Forum dyskusyjne

RE: Leniwy, bierny mąż. sanaziolowa1

Autor: sanaziolowa1   Data: 2025-01-15, 15:03:09               

Dziekuje za komentarz i za zrozumienie i empatie.
Naiwnie myslalam ze po slubie sie zmieni. Tak mi obiecywal. I.... dotrzymal slowa! :( naprawde wykazal szczere checi. Tylko pytanie (ktorego wtedy nie zadalam - moj blad!) od jakiego pulapu startujemy? Co za zmiana bedzie finalnie oznaczala? Tego nie omawialismy bo dla mnie to bylo oczywiste a on, jak wielokrotnie pisalam, nie lubi mowic/pytac/sluchac.

Maz po slubie zaczal (podkreslam slowo zaczal) codziennie sie kapac, wstawac o 7 rano a nie o 16-tej, jesc widelcem i nozem ( w domu u mamusi jadl wszystko lyzka a kotelta wbijal na widelec i obgryzal jak czterolatek) i poszedl do jakiejstam pracy bo ja tak wymagalam.
Zaczal nawet jego zdaniem - o zgrozo!
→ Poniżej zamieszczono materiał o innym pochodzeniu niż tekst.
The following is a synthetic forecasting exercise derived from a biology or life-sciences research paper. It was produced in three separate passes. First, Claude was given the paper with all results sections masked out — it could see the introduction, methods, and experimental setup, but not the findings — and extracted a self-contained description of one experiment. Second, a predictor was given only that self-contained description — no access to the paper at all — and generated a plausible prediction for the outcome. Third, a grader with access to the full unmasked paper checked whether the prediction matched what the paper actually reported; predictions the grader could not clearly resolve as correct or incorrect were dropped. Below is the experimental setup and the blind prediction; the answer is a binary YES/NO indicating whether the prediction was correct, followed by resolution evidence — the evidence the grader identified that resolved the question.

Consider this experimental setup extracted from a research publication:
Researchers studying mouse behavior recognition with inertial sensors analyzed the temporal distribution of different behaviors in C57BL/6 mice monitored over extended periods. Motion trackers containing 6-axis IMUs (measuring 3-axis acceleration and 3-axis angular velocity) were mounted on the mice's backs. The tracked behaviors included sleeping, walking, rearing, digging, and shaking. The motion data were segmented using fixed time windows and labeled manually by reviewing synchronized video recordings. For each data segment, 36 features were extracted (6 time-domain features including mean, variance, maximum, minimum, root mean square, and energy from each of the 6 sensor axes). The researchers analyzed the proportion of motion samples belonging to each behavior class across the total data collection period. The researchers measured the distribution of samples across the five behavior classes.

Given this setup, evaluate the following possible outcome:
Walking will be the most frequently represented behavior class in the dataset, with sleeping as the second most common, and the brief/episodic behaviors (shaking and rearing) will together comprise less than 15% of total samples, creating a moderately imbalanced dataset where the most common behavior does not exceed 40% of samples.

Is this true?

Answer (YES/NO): NO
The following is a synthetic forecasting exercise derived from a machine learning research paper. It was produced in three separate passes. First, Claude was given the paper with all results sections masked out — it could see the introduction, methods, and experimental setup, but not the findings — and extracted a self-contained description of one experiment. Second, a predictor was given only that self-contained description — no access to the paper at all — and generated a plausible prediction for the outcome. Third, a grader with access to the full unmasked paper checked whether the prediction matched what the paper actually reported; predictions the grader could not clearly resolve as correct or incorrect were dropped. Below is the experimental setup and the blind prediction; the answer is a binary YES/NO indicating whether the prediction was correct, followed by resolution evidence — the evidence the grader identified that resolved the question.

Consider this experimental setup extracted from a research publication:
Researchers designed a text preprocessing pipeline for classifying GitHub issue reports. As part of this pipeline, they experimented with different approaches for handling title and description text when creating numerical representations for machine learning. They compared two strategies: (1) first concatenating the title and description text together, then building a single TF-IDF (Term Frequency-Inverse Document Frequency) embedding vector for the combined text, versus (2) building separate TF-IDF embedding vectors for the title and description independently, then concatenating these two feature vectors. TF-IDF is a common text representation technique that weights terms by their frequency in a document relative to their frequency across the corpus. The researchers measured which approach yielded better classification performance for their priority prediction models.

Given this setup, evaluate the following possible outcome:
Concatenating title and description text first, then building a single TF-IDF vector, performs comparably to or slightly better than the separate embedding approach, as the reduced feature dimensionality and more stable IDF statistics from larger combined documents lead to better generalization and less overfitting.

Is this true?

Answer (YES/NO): NO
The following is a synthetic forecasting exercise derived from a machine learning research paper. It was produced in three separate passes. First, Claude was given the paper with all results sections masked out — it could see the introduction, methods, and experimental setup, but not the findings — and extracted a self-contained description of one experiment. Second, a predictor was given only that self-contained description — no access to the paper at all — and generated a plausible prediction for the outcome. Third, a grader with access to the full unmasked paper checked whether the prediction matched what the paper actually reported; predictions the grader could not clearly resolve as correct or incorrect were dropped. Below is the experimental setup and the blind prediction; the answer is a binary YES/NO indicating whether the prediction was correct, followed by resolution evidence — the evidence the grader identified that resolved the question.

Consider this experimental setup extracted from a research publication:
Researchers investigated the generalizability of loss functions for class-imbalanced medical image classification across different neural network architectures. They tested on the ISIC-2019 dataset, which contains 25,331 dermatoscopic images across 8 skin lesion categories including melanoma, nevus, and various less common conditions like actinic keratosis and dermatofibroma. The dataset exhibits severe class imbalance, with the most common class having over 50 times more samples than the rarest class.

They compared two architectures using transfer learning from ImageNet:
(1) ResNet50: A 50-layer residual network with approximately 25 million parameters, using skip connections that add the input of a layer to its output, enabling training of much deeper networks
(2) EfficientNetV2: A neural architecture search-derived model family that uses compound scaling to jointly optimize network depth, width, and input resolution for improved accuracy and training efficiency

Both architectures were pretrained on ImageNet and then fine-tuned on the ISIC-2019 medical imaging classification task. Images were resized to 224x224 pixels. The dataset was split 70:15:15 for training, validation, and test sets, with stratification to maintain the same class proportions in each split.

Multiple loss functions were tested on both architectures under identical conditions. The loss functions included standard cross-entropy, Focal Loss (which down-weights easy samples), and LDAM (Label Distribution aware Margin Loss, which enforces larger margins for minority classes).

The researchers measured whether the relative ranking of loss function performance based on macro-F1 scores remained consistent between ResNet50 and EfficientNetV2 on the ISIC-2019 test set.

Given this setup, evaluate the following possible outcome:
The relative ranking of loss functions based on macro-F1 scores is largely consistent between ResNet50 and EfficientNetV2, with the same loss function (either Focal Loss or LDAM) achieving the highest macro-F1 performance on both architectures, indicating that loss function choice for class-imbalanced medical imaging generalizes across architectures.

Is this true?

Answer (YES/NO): NO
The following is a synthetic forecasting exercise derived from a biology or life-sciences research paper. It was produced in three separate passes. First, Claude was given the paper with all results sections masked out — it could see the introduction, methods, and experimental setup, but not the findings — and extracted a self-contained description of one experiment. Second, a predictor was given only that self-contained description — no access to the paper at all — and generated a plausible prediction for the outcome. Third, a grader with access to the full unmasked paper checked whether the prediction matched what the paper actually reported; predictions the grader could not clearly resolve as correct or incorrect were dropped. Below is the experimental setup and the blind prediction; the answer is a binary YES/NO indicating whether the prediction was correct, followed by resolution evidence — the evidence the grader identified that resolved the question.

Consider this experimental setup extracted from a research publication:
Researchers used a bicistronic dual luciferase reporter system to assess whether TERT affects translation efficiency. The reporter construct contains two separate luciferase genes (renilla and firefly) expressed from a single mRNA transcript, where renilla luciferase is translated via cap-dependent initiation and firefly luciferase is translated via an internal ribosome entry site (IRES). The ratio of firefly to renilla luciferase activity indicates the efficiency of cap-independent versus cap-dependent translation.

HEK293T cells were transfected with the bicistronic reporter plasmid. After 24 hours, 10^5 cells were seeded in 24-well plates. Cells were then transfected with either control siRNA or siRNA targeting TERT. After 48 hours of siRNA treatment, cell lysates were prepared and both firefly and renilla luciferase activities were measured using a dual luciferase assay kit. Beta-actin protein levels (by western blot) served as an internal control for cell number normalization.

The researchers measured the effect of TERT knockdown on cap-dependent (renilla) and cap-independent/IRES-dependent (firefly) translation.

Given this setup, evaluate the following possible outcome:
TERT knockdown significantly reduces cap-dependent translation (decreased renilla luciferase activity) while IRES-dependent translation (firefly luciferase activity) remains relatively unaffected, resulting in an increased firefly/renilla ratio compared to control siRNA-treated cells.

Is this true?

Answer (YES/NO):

MOWIC!!!! Tak, on twierdzi ze kiedys nic kompletnie nie mowil a teraz costam mowi, wysila sie na jakies slowa - zebym ja sie nie czepiala.

Jego zdaniem dokonal kolosalnych zmian wielkim wysilkiem z jego strony. Zmienil sie na lepsze dla mnie. Dotrzymal obietnicy. JEGO ZDANIEM.
(nie musze mowic ze moje wymagania wobec niego, siebie, wogole ludzi - sa nieco wyzsze).